### Texto proporcionado
Algo falla en la lógica del argumento demográfico con el que banqueros, políticos, altos funcionarios, grandes patronos y otros agoreros atentos a la voz de su amo, pronostican la quiebra de las pensiones públicas en 2040.
Ante la hipótesis de un acusado envejecimiento de la población en esa fecha, el pago de pensiones sería un problema secundario frente al colapso generalizado que originaría la escasez de trabajadores jóvenes. No se podrían atender las redes viarias, los aeropuertos, los hospitales o los centros de enseñanza. Ni cubrir la plantilla de los cuerpos militares y policiales encargados del orden público y la defensa nacional. ¿Quién trabajaría en las fábricas, oficinas, comercios, medios de transporte y barcos de pesca?
Los apocalípticos profetas de la quiebra de la Seguridad Social mienten con el mayor de los descaros. Ocultando que el continuo incremento de productividad obtenido gracias al avance tecnológico permite mantener la producción y las ganancias con una cantidad menor de mano de obra.
Es preciso acabar con esa perversa costumbre por la que, mientras todos los gastos del Estado se costean con los impuestos generales, las pensiones las sufraga en exclusiva el bolsillo de los trabajadores.
######
### Filas listadas
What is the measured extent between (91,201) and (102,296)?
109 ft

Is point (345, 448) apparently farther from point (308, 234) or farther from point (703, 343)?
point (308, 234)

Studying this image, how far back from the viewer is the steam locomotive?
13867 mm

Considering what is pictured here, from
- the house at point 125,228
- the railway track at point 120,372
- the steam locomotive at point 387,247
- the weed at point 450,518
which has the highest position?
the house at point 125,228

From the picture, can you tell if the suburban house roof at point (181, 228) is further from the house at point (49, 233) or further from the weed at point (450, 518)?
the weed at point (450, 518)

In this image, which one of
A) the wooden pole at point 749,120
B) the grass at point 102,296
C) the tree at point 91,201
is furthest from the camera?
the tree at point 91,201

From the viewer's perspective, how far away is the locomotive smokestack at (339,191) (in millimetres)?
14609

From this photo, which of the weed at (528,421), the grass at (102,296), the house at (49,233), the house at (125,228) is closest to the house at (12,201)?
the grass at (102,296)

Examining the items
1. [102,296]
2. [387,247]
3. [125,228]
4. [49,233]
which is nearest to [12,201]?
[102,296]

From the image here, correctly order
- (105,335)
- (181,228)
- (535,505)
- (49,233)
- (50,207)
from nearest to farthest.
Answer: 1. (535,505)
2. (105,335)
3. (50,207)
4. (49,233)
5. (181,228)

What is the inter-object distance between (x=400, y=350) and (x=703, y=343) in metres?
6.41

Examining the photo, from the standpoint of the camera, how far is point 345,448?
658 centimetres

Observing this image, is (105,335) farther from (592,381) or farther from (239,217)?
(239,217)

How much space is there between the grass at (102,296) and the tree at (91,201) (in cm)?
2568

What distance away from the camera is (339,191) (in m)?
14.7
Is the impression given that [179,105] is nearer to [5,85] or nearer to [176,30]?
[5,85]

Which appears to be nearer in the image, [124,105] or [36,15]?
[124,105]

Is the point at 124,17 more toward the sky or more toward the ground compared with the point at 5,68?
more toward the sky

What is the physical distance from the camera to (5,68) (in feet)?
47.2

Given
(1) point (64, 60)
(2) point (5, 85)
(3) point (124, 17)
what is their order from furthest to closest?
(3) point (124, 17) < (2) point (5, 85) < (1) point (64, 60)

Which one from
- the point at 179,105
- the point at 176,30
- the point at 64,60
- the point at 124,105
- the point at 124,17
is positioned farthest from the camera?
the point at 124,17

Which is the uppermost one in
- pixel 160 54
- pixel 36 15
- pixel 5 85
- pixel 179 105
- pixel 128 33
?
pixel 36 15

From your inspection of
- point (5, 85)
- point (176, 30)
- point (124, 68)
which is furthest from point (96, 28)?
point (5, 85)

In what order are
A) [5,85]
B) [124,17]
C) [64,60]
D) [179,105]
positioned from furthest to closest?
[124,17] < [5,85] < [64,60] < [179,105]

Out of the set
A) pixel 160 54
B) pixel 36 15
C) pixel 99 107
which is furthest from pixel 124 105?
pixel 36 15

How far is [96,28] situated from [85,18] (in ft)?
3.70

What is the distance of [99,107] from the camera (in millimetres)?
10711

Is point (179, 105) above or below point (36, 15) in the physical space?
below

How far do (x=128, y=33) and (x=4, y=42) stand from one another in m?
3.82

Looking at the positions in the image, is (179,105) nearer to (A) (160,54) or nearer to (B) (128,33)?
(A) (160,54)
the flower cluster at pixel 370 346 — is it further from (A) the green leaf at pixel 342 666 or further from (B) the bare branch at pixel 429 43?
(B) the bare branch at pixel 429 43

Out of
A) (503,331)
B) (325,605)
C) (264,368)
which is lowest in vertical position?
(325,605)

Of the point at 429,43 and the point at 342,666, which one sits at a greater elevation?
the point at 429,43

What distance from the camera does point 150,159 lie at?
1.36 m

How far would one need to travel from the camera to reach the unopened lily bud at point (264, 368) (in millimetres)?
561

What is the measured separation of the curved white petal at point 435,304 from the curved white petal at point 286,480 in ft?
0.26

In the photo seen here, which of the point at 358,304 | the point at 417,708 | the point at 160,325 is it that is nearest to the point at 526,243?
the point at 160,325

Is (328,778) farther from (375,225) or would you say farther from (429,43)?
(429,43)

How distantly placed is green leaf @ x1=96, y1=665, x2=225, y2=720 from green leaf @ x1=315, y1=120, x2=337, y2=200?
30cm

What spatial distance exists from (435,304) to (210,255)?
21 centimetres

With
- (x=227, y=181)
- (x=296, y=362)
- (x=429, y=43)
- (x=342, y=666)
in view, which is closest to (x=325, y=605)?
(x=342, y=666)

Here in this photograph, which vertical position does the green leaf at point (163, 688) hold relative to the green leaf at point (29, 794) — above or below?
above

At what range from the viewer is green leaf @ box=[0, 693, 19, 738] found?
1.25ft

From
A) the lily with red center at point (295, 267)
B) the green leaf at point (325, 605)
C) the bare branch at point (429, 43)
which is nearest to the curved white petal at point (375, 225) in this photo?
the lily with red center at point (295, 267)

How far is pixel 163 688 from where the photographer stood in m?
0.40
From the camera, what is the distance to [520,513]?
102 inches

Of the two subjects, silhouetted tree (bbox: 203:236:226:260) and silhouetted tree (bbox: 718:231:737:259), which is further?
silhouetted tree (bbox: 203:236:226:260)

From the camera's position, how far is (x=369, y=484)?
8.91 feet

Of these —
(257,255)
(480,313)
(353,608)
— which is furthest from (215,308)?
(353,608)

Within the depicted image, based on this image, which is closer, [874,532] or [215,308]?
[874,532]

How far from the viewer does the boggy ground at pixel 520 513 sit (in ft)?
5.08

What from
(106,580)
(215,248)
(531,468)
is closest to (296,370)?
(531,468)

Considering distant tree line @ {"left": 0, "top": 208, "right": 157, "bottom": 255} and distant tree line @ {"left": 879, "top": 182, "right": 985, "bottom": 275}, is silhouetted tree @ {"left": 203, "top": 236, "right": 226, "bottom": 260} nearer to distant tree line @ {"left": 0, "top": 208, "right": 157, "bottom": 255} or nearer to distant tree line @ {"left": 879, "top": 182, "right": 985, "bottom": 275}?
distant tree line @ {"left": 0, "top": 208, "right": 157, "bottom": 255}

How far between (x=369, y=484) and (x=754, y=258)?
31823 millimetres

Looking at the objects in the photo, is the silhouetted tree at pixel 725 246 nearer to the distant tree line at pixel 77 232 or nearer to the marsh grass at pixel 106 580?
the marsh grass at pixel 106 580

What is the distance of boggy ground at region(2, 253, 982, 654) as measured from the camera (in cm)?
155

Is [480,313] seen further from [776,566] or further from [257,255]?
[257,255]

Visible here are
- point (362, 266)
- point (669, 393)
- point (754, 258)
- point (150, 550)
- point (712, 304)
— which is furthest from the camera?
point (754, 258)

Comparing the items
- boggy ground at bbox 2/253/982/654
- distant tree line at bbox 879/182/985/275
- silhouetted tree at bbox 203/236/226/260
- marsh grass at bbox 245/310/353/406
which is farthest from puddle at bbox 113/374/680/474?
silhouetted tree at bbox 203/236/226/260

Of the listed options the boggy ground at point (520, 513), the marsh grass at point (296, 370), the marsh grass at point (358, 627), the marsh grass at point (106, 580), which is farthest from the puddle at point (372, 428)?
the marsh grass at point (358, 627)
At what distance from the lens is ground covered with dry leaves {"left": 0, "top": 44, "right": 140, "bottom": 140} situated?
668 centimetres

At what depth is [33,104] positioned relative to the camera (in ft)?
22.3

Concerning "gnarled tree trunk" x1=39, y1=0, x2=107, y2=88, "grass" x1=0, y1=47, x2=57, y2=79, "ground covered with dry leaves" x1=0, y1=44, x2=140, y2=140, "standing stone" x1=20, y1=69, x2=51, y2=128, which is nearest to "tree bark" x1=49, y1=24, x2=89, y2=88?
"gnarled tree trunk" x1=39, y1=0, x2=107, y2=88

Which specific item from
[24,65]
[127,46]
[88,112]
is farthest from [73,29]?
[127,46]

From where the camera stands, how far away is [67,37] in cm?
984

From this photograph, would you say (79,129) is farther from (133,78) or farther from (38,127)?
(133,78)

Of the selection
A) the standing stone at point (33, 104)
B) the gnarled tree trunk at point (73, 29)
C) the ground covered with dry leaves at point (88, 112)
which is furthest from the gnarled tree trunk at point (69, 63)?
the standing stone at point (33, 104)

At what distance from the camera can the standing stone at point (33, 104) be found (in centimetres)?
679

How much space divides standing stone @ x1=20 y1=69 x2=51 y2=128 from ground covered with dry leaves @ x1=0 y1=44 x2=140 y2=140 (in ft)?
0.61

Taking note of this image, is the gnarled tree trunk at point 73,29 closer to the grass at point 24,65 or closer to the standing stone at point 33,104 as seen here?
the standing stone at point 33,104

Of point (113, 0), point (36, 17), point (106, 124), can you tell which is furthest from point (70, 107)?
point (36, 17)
######
- _Tu tarea_:
Responde a estas preguntas sobre el texto de las pensiones públicas:
(a) ¿En qué año se pronostica la quiebra de las pensiones públicas?
(b) ¿Qué permite mantener la producción y las ganancias con una cantidad menor de mano de obra?
(c) ¿Con qué se costean todos los gastos del Estado?

- _Respuesta escrita_:
(a) En 2040.
(b) El continuo incremento de productividad obtenido gracias al avance tecnológico.
(c) Con los impuestos generales.